Work instruction - Check each line of the data, and copy those where "States" appears.
########################################
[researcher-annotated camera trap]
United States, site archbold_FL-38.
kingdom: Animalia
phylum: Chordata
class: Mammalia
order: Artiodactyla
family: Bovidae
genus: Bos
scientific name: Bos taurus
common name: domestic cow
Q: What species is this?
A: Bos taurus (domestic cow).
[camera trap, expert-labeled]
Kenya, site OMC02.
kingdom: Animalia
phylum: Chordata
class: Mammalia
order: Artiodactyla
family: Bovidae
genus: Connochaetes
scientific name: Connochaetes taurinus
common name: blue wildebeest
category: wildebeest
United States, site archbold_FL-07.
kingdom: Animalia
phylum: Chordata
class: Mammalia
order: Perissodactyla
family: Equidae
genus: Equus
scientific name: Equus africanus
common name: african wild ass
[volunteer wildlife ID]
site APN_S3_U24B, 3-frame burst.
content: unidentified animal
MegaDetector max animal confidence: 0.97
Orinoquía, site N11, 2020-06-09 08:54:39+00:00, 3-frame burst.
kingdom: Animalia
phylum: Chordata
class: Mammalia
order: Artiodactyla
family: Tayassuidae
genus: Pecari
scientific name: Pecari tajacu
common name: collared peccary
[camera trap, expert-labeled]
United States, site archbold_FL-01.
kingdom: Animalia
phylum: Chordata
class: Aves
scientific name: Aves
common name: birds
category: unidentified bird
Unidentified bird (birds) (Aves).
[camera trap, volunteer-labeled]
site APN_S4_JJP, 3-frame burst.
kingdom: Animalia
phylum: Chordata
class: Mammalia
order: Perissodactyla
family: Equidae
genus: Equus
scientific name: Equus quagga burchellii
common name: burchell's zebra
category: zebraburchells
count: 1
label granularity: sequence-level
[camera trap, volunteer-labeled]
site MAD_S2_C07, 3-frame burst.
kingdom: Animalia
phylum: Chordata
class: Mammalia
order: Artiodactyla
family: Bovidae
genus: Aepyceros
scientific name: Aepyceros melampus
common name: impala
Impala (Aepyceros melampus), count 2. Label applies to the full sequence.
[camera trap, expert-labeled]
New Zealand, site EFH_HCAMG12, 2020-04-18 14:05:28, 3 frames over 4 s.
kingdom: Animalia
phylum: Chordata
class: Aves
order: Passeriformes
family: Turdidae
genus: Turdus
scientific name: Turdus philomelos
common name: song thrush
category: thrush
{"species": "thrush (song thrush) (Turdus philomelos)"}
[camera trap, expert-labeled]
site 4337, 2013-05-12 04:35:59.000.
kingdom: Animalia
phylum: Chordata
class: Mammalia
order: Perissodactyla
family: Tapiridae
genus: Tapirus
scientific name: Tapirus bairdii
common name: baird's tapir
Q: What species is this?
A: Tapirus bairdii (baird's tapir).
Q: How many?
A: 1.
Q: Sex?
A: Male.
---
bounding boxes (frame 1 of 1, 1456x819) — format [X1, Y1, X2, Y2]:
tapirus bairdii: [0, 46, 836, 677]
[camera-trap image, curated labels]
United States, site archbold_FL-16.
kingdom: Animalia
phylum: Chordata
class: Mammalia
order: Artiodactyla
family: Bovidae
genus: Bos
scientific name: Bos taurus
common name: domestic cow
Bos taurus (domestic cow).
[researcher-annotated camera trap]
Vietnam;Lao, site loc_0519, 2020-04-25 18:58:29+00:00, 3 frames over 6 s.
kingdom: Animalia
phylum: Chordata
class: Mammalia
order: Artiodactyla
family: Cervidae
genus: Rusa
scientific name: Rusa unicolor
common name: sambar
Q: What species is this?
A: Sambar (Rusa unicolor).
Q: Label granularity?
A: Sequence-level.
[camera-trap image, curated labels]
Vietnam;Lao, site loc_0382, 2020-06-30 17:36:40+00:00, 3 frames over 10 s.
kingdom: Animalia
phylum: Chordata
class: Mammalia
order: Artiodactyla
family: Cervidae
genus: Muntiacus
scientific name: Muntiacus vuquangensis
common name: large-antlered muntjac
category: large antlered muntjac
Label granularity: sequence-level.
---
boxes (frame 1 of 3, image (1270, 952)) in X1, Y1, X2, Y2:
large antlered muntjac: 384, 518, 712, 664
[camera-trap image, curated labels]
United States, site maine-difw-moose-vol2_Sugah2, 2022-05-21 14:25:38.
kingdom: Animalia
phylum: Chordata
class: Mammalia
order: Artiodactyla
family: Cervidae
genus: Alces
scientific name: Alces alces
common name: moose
########################################
Written answer -
United States, site archbold_FL-38.
United States, site archbold_FL-07.
United States, site archbold_FL-01.
United States, site archbold_FL-16.
United States, site maine-difw-moose-vol2_Sugah2, 2022-05-21 14:25:38.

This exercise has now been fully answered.